▸ **Exercise requirements**
Scan the entries below for "this" and copy each line that holds it.

▸ **Source information**
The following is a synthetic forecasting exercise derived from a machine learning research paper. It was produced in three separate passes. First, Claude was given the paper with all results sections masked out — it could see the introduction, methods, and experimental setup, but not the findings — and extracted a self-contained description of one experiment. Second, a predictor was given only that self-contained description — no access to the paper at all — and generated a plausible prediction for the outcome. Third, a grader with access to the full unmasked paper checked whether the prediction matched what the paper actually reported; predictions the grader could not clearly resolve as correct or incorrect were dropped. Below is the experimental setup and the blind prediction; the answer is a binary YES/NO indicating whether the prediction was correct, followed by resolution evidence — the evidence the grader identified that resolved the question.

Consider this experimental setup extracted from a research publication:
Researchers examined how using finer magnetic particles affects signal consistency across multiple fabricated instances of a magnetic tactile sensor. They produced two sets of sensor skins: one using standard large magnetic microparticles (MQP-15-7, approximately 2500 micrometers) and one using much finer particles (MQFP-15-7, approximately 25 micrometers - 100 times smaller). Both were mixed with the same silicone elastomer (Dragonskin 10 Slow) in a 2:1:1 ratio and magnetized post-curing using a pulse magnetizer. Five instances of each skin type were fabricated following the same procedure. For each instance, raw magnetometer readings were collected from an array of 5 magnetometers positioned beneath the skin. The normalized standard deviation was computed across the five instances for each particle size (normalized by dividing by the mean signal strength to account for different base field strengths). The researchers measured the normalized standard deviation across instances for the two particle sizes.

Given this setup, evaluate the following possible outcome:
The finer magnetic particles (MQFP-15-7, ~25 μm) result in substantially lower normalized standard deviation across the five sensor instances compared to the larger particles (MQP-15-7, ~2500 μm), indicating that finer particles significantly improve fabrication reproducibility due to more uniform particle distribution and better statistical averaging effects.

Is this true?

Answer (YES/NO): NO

▸ **Exercise solution**
Consider this experimental setup extracted from a research publication:
Given this setup, evaluate the following possible outcome:
Is this true?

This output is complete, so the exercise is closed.